Thursday, May 31, 2007

How Green Was My Bush?

Look at this. That’s George Bush speaking in advance of the G-8 meeting next week at a Baltic Sea resort in Germany, saying he’s against those greenhouse gases.

Kyoto.

He wants to organize an agreement by 15 nations who contribute the most greenhouse gases to reduce their emission levels.

Kyoto.

He is calling for a first in a series of meetings beginning this fall to set emission level limits, then letting each of the 15 nations decide how to reduce to the agreed upon level.

Kyoto.

Foul! Cry the environmentalists, and rightly so. This is nothing more than a disingenuous attempt to make Bush look like the guy with his fingers on the pulse of global warming concerns.

“Friends of the Earth president Brent Blackwelder called the proposal ‘a complete charade.

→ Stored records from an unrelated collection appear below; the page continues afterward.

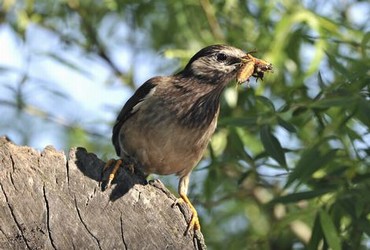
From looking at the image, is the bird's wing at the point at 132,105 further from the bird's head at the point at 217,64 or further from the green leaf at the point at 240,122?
the green leaf at the point at 240,122

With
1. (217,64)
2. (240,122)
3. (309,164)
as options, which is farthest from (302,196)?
(217,64)

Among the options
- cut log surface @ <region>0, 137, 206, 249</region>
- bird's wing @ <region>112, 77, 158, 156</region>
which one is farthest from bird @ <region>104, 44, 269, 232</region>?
cut log surface @ <region>0, 137, 206, 249</region>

It is an attempt to make the Bush administration look like it takes global warming seriously without actually doing anything to curb emissions.’”

It’s more than a charade. It is two-faced political shenanigans. Bush doesn’t give a tinker’s dam about global warming. The Kyoto Protocol called for reduction of greenhouse gases to 1990 levels by 2012. China and India are listed in the protocol as developing countries, and as such, were exempted. Bush doesn’t want to exempt China and India. He is including them in the 15 nations he wants to meet.

A deal breaker, and he knows it.

George Bush is ON RECORD as admitting that global warming is occurring. However, his own EPA had to be directed by the Supreme Court to set emission standards for greenhouse gases.

And even as Bush was speaking his platitudes, his own appointed director of NASA, Michael Griffin, is quoted in the Houston Chronicle as saying “"I have no doubt that global — that a trend of global warming exists. I'm not sure it's fair to say that is a problem we must wrestle with.”

Griffin is at the head of the scientific entity that collects the majority of data indicating that not only are greenhouse gases accumulating at higher and higher concentrations in the atmosphere, but that average temperature on a global scale has increased.

He even goes as far to say that it is arrogant of some people to say what kind of climate is preferable, that the present climate is desired over some other climate.

My guess is that Griffin doesn’t own an expensive beach condo in Port Aransas.

In an effort to spin his boss’ obviously nitwitted remarks, NASA’s chief spokesman, David Mould, said that Griffin was simply saying that it wasn’t NASA’s position to analyze and interpret the data that they collected, and that was to be left to “others, including congress”.

No, David, what he really meant to say was that it is China and India who are doing all the carbon dioxide dumping and that they had just better quit it.